日本の周辺国が装備する兵器のデータベース



▼PL-11セミアクティブ・レーダー誘導空対空ミサイル(主翼内側パイロン搭載)とPL-8赤外線誘導空対空ミサイル(外側パイロン)を搭載したJ-10A


性能緒元
全長3.89m
直径20.8cm
重量220kg
最大速度M4.0
射程40〜75km
誘導方式セミアクティブ・レーダー誘導
装備機種J-8D/H/FJ-10戦闘機(殲撃10/F-10)

1970年代末、中国の中央軍事委員会では各国で登場しつつあった第三世代戦闘機に対抗するため、開発中のJ-8II戦闘機(殲撃8B/F-8II/フィンバックB)に中距離空対空ミサイルによる全天候視認外攻撃能力を付与する事を決定した[1]。その要求に応じて上海機電第二局(現在の上海航天技術研究院)によって開発されたのが1988年に制式化されたPL-10空対空ミサイル(霹靂10)であった。しかし、その性能は空軍を満足させる物ではなく制式化は行われたものの量産は行われなかった[1]。

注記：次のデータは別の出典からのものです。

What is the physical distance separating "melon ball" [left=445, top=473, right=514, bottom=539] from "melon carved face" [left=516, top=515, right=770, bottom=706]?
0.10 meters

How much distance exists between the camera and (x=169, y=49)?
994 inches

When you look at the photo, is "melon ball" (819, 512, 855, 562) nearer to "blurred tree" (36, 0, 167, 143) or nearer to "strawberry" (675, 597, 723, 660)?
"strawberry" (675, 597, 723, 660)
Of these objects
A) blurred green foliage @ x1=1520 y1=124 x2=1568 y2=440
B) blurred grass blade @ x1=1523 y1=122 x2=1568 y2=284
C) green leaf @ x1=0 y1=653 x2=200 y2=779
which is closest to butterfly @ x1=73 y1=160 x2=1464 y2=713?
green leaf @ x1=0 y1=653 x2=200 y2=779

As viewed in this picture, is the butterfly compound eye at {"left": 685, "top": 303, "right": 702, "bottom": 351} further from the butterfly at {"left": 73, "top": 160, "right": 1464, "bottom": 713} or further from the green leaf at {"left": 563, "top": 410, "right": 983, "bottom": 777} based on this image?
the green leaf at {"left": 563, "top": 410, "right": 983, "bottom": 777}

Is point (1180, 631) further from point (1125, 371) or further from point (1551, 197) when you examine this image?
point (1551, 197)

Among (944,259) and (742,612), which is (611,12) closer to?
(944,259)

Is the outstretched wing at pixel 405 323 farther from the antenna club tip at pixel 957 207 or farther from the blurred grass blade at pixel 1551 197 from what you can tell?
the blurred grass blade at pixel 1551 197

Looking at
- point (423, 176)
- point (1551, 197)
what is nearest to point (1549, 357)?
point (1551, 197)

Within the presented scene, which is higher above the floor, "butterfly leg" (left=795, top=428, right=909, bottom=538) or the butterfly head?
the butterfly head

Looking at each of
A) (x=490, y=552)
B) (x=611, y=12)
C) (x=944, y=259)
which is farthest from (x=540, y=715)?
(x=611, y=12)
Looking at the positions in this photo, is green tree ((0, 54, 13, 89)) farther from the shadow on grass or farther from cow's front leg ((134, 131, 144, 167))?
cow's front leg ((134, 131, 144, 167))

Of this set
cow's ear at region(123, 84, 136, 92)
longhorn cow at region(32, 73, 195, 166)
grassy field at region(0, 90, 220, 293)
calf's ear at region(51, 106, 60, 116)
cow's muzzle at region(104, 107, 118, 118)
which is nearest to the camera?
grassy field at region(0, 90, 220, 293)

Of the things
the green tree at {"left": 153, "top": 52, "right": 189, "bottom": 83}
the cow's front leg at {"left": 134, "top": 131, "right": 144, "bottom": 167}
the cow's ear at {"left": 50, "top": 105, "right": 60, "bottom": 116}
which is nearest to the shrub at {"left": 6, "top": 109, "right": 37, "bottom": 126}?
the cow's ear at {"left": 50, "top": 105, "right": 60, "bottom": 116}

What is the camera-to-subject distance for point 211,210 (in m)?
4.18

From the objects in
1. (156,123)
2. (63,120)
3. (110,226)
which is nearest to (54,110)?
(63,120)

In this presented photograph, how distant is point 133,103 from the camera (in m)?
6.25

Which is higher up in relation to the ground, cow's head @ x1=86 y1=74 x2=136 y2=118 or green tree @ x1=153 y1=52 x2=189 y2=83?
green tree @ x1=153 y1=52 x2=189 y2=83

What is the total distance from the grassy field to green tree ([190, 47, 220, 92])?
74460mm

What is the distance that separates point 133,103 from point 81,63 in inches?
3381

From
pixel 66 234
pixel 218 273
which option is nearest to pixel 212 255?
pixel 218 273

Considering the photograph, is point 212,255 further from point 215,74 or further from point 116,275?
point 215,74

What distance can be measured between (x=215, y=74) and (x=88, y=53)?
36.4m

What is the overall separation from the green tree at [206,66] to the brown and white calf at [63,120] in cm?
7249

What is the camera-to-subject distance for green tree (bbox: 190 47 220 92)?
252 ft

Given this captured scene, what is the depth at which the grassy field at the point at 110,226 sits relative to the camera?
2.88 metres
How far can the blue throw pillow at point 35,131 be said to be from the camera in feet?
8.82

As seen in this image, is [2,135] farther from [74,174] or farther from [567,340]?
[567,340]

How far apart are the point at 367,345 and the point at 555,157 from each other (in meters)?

1980年代初め、中央軍事委員会は中距離空対空ミサイルの実用化の必要性と既存の国内技術の限界を踏まえて、当時良好な関係にあった西側諸国から中距離空対空ミサイルの技術導入を図り、それによって開発を促進する事を決定した[1]。検討の結果、イタリアのセレニア社(現アレニア社の一部門)が開発したアスピーデ空対空ミサイルの購入が決定された[1]。中国は1987年に試験・評価用として空中発射型アスピーデ・セミアクティブ・レーダー誘導空対空ミサイルを少数購入。その後、イタリアと中国の間でアスピーデのライセンス生産に関する協定が結ばれて、1989年初めには量産用のコンポーネントの中国への引き渡しが開始された[2]。しかし、同年6月4日に発生した第二次天安門事件を受けて、イタリア政府は中国へのアスピーデの輸出を差し止めた事によりライセンス生産計画は頓挫した。なお、中国がイタリアから入手したアスピーデの技術は、HQ-61艦対空ミサイル(紅旗61/571型/RF-61/CSA-N-2)の改良やHQ-64中距離地対空ミサイル(紅旗64/LY-60/猟鷹60)の開発に於いて重要な役割を果たしている[1][5]。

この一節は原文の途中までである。